Records from a spatial question set:
┄┄┄┄┄┄
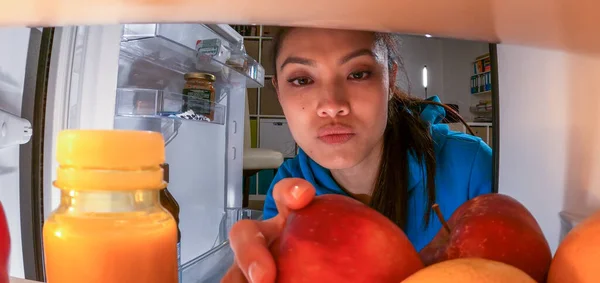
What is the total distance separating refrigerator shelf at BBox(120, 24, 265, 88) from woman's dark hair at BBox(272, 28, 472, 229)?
94mm

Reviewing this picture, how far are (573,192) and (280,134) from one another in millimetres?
316

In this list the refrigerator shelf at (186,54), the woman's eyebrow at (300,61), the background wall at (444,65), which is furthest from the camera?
the refrigerator shelf at (186,54)

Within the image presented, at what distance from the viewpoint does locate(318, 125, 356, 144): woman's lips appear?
43cm

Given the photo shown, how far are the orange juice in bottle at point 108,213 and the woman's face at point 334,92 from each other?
0.25 m

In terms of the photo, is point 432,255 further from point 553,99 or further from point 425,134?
point 425,134

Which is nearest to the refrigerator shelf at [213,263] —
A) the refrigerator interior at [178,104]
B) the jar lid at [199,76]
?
the refrigerator interior at [178,104]

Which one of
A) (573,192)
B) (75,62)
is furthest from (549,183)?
(75,62)

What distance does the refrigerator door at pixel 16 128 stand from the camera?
1.39ft

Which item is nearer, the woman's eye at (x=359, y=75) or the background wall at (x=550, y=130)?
the background wall at (x=550, y=130)

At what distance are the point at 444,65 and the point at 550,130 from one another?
0.48 ft

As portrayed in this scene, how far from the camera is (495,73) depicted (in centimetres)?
32

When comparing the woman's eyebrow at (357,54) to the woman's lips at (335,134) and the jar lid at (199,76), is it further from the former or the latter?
the jar lid at (199,76)

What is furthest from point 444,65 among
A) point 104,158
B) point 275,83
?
point 104,158

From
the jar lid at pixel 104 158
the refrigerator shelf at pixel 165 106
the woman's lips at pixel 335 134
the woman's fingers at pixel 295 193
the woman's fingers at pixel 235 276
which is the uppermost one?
the refrigerator shelf at pixel 165 106
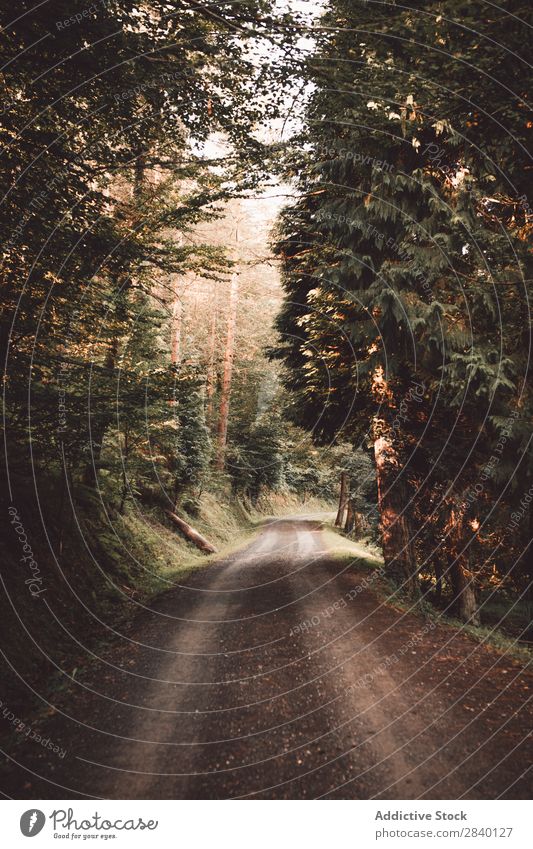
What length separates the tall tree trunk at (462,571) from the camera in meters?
9.39

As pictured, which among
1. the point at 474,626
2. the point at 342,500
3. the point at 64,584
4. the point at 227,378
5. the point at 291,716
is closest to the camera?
the point at 291,716

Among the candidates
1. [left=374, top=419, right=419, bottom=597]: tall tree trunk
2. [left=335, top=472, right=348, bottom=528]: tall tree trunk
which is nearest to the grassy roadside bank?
[left=374, top=419, right=419, bottom=597]: tall tree trunk

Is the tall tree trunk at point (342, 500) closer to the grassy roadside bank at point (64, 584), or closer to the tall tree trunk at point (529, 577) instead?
the grassy roadside bank at point (64, 584)

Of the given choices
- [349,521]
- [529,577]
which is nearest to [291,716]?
[529,577]

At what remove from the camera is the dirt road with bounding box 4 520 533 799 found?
145 inches

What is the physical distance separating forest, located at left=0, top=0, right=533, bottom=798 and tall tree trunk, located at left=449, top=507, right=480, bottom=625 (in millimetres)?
68

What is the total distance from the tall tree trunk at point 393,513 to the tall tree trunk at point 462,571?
1011mm

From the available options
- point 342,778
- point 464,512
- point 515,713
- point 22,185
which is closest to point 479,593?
point 464,512

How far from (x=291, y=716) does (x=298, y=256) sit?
458 inches
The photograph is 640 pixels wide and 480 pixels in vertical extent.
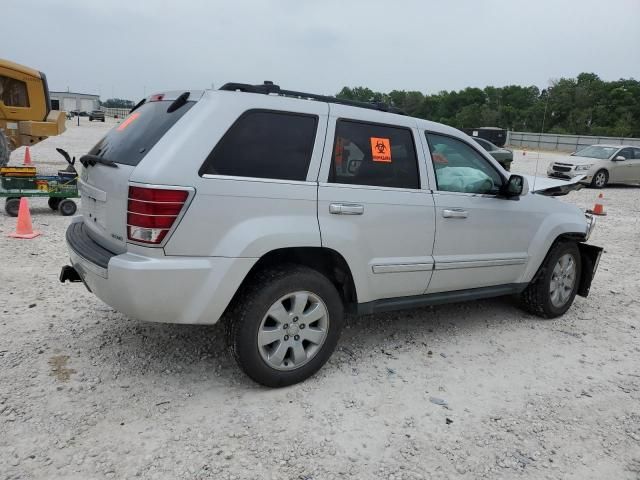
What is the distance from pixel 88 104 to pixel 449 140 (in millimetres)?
106185

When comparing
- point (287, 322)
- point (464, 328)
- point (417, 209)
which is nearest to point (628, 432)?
point (464, 328)

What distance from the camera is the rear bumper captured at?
2.82m

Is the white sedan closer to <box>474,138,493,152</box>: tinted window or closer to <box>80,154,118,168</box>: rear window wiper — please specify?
<box>474,138,493,152</box>: tinted window

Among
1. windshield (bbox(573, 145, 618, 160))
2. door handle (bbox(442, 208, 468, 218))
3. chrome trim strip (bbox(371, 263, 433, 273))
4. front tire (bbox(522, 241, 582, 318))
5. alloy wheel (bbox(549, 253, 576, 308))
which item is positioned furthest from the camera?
windshield (bbox(573, 145, 618, 160))

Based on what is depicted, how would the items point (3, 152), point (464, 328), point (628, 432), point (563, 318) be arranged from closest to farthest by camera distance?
point (628, 432) → point (464, 328) → point (563, 318) → point (3, 152)

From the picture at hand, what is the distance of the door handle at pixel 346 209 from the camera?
3303mm

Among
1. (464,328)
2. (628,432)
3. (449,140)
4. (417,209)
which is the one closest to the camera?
(628,432)

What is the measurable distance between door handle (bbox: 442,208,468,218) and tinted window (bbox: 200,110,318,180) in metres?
1.27

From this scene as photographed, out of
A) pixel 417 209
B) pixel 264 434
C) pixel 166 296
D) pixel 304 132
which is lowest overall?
pixel 264 434

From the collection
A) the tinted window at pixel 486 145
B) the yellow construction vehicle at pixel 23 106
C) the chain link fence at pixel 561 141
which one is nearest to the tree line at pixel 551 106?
the chain link fence at pixel 561 141

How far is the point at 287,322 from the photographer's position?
10.7ft

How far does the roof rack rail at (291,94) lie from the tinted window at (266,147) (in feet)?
0.81

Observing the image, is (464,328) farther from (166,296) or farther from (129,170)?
(129,170)

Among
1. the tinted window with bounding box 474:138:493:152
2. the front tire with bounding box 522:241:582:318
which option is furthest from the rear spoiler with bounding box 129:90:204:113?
the tinted window with bounding box 474:138:493:152
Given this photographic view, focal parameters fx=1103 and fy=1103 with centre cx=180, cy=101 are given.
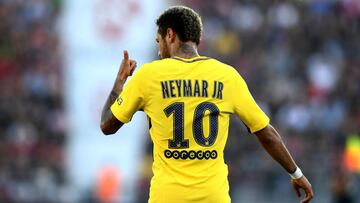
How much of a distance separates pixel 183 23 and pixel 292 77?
14.4m

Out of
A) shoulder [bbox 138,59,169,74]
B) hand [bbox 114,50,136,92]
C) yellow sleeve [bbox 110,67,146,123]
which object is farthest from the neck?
hand [bbox 114,50,136,92]

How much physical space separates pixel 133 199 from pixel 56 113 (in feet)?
11.2

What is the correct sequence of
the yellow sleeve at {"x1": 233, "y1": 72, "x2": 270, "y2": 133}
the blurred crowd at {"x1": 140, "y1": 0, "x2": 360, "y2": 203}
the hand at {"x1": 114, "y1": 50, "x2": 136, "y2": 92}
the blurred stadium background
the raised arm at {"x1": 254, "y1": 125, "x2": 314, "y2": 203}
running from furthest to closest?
the blurred crowd at {"x1": 140, "y1": 0, "x2": 360, "y2": 203} < the blurred stadium background < the hand at {"x1": 114, "y1": 50, "x2": 136, "y2": 92} < the raised arm at {"x1": 254, "y1": 125, "x2": 314, "y2": 203} < the yellow sleeve at {"x1": 233, "y1": 72, "x2": 270, "y2": 133}

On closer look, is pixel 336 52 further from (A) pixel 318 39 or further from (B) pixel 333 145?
(B) pixel 333 145

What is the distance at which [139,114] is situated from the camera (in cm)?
1747

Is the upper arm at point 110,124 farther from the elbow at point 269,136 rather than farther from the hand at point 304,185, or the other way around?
the hand at point 304,185

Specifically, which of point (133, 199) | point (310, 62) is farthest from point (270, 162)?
point (310, 62)

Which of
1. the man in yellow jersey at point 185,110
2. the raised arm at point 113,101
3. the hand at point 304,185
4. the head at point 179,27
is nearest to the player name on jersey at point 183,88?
the man in yellow jersey at point 185,110

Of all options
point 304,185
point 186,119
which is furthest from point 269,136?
point 186,119

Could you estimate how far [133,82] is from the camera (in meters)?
6.15

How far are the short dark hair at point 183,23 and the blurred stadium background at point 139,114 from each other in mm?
8136

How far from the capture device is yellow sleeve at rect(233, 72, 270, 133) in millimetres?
6215

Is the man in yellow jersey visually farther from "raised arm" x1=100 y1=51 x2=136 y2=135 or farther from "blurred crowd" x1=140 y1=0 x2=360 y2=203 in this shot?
"blurred crowd" x1=140 y1=0 x2=360 y2=203

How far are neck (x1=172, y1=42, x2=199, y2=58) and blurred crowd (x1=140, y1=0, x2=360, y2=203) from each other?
31.1 ft
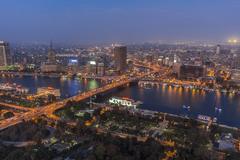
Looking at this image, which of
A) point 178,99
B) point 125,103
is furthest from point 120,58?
point 125,103

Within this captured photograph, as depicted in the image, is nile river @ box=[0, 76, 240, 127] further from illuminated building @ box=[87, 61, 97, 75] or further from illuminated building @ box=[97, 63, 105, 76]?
illuminated building @ box=[87, 61, 97, 75]

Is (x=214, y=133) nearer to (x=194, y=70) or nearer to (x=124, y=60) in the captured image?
(x=194, y=70)

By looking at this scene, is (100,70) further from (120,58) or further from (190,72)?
(190,72)

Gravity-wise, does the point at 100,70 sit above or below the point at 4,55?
below

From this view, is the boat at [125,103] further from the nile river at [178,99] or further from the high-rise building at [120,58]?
the high-rise building at [120,58]

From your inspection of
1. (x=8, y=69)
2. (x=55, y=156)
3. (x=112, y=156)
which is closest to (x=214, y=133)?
(x=112, y=156)

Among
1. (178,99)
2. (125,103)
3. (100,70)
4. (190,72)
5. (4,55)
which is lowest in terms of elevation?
(178,99)

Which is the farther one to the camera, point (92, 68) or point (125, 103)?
point (92, 68)

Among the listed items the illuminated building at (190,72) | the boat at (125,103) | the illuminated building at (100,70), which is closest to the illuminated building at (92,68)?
the illuminated building at (100,70)

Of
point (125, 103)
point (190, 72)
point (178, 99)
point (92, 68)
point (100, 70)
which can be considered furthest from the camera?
point (92, 68)
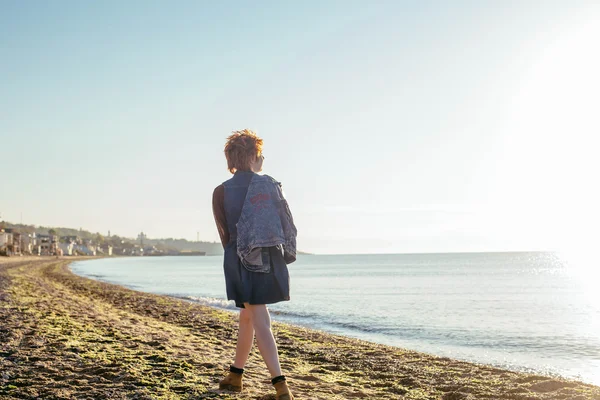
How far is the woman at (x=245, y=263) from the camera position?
13.7 ft

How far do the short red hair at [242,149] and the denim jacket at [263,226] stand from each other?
184 millimetres

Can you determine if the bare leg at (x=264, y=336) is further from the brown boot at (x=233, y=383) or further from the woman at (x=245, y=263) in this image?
the brown boot at (x=233, y=383)

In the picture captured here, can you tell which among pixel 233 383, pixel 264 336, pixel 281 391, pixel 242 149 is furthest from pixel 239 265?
pixel 233 383

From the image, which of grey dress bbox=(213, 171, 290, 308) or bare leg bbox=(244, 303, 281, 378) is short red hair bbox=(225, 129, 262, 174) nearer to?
grey dress bbox=(213, 171, 290, 308)

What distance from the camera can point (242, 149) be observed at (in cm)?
444

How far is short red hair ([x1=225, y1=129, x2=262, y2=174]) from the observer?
175 inches

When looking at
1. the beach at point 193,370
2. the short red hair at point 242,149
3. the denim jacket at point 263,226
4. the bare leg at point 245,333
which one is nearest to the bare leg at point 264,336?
the bare leg at point 245,333

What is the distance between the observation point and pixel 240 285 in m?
4.22

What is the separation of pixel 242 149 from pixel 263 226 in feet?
2.35

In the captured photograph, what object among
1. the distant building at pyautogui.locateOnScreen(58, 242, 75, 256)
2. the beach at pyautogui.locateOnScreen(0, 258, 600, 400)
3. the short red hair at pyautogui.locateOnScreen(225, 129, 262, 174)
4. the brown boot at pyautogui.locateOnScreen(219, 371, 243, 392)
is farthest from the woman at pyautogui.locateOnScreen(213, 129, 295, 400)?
the distant building at pyautogui.locateOnScreen(58, 242, 75, 256)

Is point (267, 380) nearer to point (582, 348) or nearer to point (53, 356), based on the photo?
point (53, 356)

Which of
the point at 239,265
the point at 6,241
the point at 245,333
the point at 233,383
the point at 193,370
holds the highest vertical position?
the point at 239,265

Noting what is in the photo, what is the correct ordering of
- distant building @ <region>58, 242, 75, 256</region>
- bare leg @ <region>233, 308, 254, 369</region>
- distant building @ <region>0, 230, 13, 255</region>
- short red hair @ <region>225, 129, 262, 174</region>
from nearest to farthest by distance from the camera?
short red hair @ <region>225, 129, 262, 174</region>, bare leg @ <region>233, 308, 254, 369</region>, distant building @ <region>0, 230, 13, 255</region>, distant building @ <region>58, 242, 75, 256</region>

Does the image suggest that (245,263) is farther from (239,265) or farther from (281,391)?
(281,391)
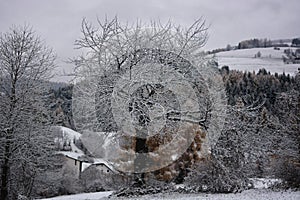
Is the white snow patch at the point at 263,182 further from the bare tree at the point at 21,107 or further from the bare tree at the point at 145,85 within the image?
the bare tree at the point at 21,107

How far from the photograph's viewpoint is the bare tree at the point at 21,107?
38.9ft

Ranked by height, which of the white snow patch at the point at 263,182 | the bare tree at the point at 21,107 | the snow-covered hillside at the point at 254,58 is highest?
the snow-covered hillside at the point at 254,58

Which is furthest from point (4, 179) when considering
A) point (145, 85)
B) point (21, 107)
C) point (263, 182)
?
point (263, 182)

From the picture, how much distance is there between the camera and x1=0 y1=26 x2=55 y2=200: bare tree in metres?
11.9

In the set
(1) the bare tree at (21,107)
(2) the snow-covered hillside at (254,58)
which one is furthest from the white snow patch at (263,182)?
(2) the snow-covered hillside at (254,58)

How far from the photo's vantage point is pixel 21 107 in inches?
473

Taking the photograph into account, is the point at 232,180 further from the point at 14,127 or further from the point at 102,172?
the point at 102,172

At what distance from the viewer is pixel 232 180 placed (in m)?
11.3

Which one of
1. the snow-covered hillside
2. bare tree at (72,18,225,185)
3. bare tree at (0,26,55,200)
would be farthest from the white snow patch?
the snow-covered hillside

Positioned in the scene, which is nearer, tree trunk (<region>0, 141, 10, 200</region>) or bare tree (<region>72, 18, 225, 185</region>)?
bare tree (<region>72, 18, 225, 185</region>)

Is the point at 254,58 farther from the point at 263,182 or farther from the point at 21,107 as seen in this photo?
the point at 21,107

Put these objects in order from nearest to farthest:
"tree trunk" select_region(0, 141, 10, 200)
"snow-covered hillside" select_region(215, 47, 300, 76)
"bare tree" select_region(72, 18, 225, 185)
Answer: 1. "bare tree" select_region(72, 18, 225, 185)
2. "tree trunk" select_region(0, 141, 10, 200)
3. "snow-covered hillside" select_region(215, 47, 300, 76)

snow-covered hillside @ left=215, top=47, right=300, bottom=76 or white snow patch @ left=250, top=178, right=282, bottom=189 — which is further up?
snow-covered hillside @ left=215, top=47, right=300, bottom=76

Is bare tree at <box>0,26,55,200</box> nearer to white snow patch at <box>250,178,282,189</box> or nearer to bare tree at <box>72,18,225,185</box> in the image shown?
bare tree at <box>72,18,225,185</box>
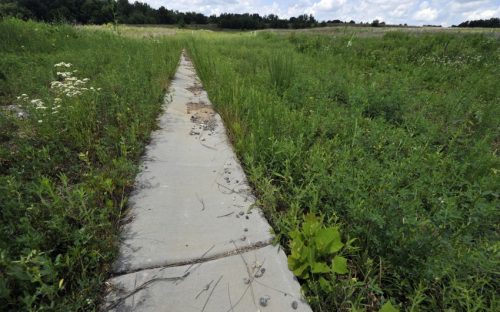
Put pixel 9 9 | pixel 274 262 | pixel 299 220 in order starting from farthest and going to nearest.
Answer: pixel 9 9
pixel 299 220
pixel 274 262

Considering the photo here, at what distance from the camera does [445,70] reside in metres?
5.83

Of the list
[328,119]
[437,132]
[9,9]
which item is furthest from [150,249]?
[9,9]

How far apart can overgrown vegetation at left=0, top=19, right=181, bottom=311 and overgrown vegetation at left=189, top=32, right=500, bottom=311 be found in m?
1.08

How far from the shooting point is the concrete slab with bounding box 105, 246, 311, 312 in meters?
1.31

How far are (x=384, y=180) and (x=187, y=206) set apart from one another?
1.48m

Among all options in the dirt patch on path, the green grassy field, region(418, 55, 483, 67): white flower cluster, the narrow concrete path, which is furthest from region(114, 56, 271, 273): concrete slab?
region(418, 55, 483, 67): white flower cluster

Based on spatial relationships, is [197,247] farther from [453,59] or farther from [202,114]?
[453,59]

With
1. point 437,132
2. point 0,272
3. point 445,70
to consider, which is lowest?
point 0,272

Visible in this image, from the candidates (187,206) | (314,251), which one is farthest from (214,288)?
(187,206)

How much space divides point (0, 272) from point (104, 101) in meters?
2.49

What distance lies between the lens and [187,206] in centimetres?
199

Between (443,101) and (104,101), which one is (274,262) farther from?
(443,101)

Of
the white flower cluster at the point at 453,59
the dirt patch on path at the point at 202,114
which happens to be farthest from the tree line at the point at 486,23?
the dirt patch on path at the point at 202,114

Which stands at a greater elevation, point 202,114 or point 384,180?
point 384,180
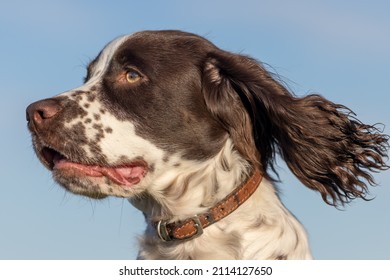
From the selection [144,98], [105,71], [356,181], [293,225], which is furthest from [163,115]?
[356,181]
┄┄┄┄┄┄
Leaving out every picture, extract verbatim the lines from the one containing "Based on spatial" through the last line of the listing, inclusive.

Based on spatial relationships, is [197,247] farther from [453,59] or farther from [202,114]?
[453,59]

With
1. point 437,132
2. point 0,272
3. point 445,70
to consider, which is lowest?
point 0,272

Visible in this image, from the candidates (187,206) | (314,251), which one is farthest from (214,288)?
(187,206)

How much space divides point (0, 272) from point (104, 101) in meters?
2.49

What distance lies between the lens and [187,206] in centimetres?
199

Between (443,101) and (104,101), which one is (274,262) farther from?
(443,101)

Of
the white flower cluster at the point at 453,59
the dirt patch on path at the point at 202,114
which happens to be farthest from the tree line at the point at 486,23?
the dirt patch on path at the point at 202,114

Which stands at a greater elevation, point 202,114 or point 384,180?
point 384,180
From the selection [144,98], [105,71], [356,181], [293,225], which is furthest from [163,115]?
[356,181]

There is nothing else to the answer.